KARŞI TARAFIN SAVUNMASI: İstemin reddi gerektiği savunulmuştur.

DANIŞTAY TETKİK HAKİMİ …'İN DÜŞÜNCESİ: Temyiz dilekçesinde ileri sürülen iddialar bozma kararı uyarınca verilen kararın bozulmasını sağlayacak durumda görülmediğinden istemin reddi gerektiği düşünülmektedir.

TÜRK MİLLETİ ADINA

Karar veren Danıştay Vergi Dava Daireleri Kurulunca, dosya tekemmül ettiğinden yürütmenin durdurulması istemi hakkında bir karar verilmeksizin Tetkik Hâkiminin açıklamaları dinlendikten ve dosyadaki belgeler incelendikten sonra gereği görüşüldü:

HUKUKİ DEĞERLENDİRME :

2577 sayılı İdari Yargılama Usulü Kanunu'nun 50. maddesinin (4) numaralı fıkrası uyarınca Danıştay Vergi Dava Daireleri Kurulunun bozma kararına uyularak verilen kararlara ilişkin temyiz incelemesinin bozma kararına uygunlukla sınırlı olarak yapılması gerekmektedir.

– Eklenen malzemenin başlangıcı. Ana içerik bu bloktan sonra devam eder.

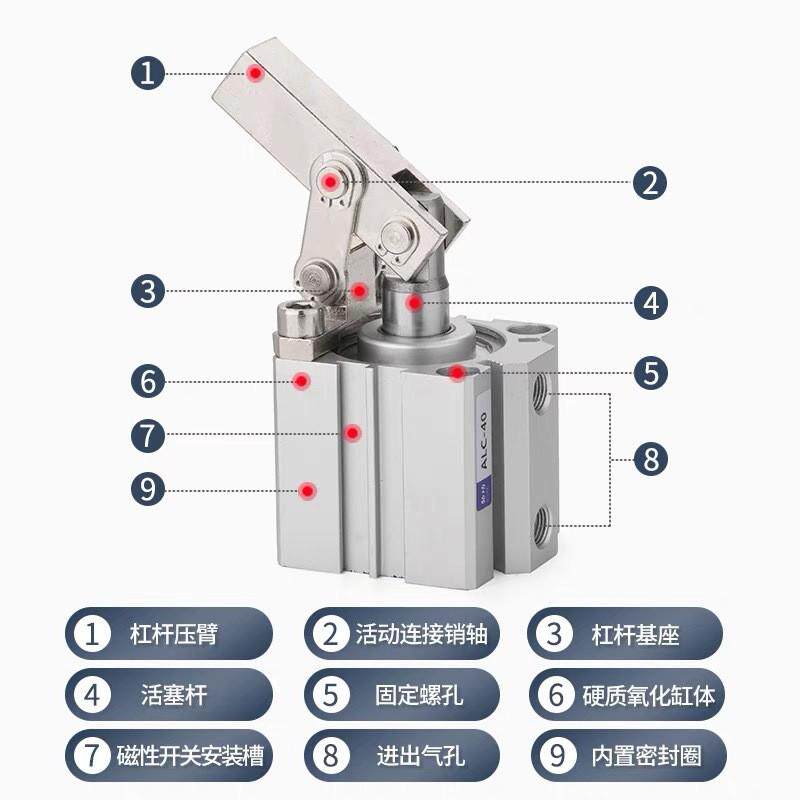 1
2
3
4
6
5
7
8
9
ALC-40
1 杠杆压臂
2 活动连接销轴
3 杠杆基座
4 活塞杆
5 固定螺孔
6 硬质氧化缸体
7 磁性开关安装槽
8 进出气孔
9 内置密封圈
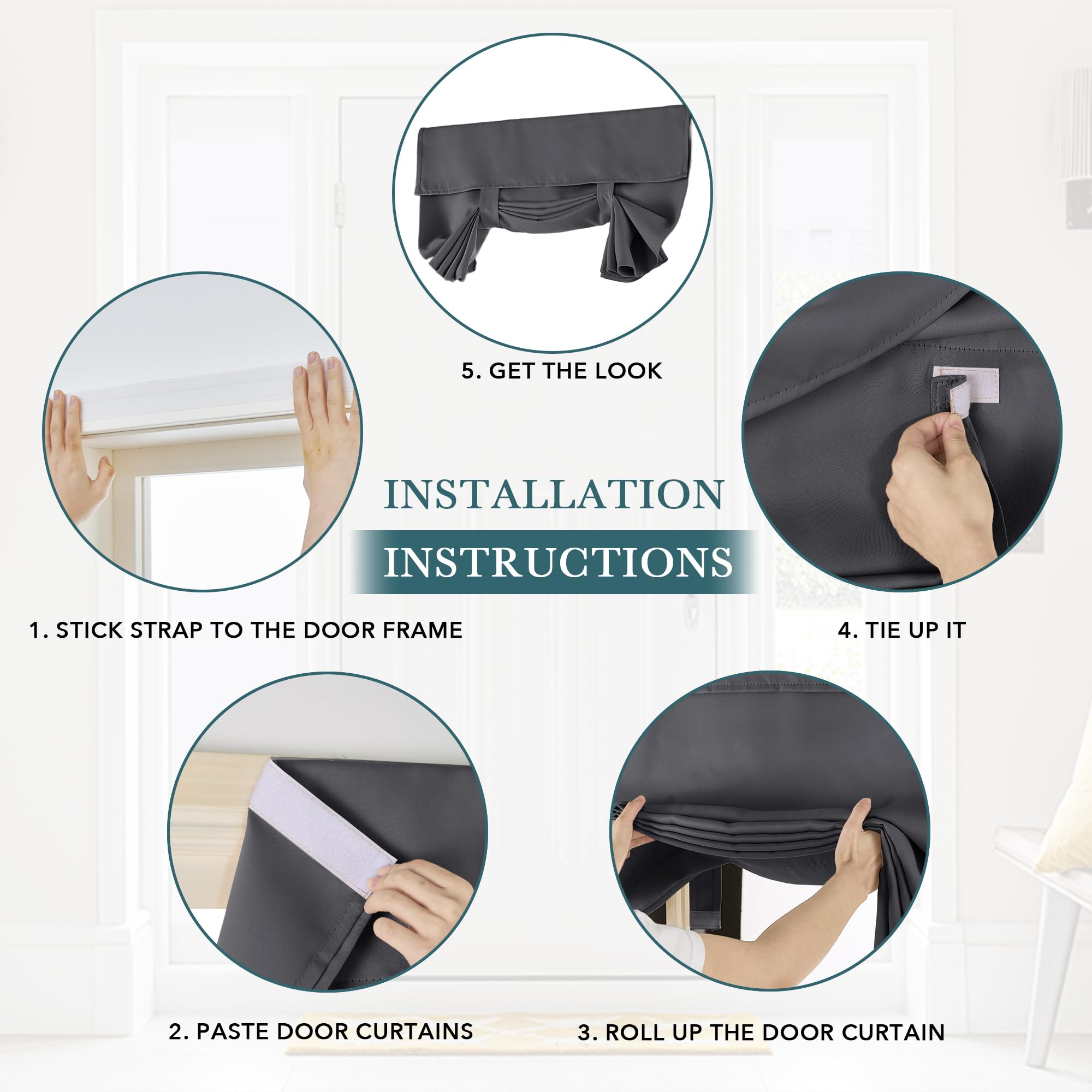 5. GET THE LOOK

INSTALLATION

INSTRUCTIONS

1. STICK STRAP TO THE DOOR FRAME

4. TIE UP IT

2. PASTE DOOR CURTAINS

3. ROLL UP THE DOOR CURTAIN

Danıştay Vergi Dava Daireleri Kurulunun bozma kararı üzerine verilen temyize konu kararın bozma kararındaki esaslara uygun olduğu anlaşıldığından, dilekçede ileri sürülen temyiz nedenleri kararın bozulmasını gerektirecek nitelikte görülmemiştir.

KARAR SONUCU :

Açıklanan nedenlerle;

1- Davalının temyiz isteminin REDDİNE,

2- Danıştay Dördüncü Dairesinin 28/06/2022 tarih ve E:2022/2311, K:2022/4491 sayılı ısrar kararının ONANMASINA,

26/04/2023 tarihinde oybirliğiyle kesin olarak karar verildi.